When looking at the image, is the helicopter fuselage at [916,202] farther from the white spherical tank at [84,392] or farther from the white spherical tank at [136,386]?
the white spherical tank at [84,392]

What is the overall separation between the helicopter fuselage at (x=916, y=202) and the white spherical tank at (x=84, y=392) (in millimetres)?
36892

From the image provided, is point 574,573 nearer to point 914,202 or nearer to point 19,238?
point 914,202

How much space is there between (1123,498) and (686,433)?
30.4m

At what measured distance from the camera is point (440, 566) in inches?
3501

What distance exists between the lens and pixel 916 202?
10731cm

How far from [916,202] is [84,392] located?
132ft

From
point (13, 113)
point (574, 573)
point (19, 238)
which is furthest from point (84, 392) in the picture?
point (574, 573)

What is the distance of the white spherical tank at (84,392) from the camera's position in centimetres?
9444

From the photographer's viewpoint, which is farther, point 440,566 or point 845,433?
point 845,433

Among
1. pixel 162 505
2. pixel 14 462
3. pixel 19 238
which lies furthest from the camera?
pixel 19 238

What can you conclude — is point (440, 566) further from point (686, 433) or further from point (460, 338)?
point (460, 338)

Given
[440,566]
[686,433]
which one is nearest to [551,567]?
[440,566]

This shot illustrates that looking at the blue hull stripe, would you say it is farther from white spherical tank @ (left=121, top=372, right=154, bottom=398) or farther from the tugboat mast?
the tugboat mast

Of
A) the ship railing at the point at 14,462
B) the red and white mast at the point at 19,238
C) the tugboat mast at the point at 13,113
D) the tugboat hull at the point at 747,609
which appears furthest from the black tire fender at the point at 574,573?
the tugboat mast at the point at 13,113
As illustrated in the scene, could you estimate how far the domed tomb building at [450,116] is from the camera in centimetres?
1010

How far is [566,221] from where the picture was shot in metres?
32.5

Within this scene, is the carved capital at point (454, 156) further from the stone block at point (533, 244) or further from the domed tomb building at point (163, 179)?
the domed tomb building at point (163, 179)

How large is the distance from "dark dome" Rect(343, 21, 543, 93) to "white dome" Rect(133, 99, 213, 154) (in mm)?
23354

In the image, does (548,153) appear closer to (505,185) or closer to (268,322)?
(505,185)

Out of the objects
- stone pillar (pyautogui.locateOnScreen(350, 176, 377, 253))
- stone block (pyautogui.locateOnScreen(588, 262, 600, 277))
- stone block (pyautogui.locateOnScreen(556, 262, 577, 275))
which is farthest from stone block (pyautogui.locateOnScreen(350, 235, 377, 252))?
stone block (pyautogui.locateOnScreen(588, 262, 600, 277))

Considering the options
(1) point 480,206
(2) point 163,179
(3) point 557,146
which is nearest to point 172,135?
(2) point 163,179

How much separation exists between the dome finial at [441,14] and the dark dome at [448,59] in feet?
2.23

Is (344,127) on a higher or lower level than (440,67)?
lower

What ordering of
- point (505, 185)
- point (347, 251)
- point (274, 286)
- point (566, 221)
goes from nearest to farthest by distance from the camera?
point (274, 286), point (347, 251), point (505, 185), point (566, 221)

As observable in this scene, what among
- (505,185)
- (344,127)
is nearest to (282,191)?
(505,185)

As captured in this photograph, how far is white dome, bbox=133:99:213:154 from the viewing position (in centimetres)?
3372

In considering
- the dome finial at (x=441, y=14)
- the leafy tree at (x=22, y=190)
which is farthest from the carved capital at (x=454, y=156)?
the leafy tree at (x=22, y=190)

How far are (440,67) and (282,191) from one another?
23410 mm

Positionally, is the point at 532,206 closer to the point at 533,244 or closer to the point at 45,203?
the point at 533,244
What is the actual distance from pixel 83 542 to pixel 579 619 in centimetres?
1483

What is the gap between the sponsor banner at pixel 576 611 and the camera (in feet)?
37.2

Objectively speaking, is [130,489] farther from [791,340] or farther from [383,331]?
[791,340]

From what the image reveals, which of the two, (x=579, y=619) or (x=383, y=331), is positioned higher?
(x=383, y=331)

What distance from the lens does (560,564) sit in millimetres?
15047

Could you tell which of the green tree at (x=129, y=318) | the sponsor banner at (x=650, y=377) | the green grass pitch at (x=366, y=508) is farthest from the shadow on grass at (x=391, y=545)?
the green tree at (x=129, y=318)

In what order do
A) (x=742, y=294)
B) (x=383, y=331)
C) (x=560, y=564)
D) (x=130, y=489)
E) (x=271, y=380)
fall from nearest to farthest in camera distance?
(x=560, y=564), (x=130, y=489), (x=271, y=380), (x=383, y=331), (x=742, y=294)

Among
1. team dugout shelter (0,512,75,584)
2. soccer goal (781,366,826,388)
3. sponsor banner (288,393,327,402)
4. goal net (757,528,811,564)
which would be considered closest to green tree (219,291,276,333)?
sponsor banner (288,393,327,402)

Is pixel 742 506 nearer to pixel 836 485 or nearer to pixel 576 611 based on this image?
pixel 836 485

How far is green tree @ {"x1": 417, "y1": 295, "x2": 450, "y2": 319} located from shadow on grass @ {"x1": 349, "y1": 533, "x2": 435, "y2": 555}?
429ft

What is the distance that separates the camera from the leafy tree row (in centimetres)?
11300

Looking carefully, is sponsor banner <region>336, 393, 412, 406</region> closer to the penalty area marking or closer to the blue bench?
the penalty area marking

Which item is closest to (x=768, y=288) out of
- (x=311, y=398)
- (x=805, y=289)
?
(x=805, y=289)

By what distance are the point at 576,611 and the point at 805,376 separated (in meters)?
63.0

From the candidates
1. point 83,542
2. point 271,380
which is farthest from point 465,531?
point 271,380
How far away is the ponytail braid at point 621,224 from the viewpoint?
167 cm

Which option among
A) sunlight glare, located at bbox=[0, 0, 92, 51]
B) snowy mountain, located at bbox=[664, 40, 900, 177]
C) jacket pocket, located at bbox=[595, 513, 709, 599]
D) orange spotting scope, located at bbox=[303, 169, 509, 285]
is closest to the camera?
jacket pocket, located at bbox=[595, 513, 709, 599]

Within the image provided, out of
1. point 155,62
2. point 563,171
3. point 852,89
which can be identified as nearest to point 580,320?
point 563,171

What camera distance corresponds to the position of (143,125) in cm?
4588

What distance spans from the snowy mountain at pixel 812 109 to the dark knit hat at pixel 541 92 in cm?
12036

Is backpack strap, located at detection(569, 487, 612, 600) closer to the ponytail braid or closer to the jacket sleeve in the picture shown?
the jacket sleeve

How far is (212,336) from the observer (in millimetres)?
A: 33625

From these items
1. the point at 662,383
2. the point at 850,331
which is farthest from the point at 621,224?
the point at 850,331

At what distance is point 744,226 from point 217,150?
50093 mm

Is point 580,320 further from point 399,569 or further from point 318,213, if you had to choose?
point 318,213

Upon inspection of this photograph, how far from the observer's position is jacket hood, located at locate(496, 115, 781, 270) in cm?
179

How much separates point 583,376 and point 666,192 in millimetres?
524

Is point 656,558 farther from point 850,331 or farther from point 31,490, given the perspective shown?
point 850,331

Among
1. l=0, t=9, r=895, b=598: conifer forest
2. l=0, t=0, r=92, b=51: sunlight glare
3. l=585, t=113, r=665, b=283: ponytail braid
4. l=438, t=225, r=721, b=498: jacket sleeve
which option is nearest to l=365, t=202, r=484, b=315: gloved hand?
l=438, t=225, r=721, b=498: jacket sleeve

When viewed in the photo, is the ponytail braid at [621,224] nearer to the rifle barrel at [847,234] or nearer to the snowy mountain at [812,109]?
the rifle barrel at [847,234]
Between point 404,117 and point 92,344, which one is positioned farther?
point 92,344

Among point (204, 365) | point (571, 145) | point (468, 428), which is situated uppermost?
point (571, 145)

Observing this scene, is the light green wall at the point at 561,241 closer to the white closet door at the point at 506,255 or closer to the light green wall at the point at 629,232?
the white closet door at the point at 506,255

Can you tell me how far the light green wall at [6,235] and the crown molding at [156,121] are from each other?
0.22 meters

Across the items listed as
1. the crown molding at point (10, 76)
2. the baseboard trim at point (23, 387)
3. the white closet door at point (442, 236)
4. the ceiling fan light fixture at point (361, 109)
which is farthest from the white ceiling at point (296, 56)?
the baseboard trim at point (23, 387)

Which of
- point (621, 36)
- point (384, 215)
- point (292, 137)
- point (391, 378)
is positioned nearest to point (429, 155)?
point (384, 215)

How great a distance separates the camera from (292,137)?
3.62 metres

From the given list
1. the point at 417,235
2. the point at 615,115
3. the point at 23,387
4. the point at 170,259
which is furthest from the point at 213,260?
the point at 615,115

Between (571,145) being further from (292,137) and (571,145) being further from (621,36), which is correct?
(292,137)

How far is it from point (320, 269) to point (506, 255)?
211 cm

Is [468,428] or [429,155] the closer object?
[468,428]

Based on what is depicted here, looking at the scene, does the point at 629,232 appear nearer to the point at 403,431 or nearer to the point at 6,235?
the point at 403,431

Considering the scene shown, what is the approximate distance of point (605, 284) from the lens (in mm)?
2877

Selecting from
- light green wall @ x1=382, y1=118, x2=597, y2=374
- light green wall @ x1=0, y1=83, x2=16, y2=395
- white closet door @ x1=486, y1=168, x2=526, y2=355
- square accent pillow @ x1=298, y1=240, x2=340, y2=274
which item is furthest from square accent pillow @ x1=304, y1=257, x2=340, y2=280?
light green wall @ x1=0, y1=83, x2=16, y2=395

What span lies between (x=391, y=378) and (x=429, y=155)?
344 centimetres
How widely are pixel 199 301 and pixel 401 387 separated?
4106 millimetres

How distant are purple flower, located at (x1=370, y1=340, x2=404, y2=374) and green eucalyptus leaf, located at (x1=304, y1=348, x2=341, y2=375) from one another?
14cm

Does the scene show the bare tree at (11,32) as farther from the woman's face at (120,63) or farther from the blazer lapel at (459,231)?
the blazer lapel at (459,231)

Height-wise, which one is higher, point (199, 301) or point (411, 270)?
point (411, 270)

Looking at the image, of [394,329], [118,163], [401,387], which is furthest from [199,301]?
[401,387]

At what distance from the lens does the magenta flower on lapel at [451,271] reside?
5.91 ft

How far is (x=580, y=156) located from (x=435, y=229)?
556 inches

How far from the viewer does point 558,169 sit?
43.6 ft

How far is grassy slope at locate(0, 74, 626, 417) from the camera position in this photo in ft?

════

### BRIEF
Set down again, word for word, the lines of the items starting at the line that contains "At what distance from" and ending at the end of the items.

### ANSWER IN FULL
At what distance from the lens does the magenta flower on lapel at [451,271] reside?
5.91 ft

How far is (x=580, y=156) located from (x=435, y=229)?
556 inches

How far from the viewer does point 558,169 sit?
43.6 ft

How far is grassy slope at locate(0, 74, 626, 417) from the camera position in this photo in ft?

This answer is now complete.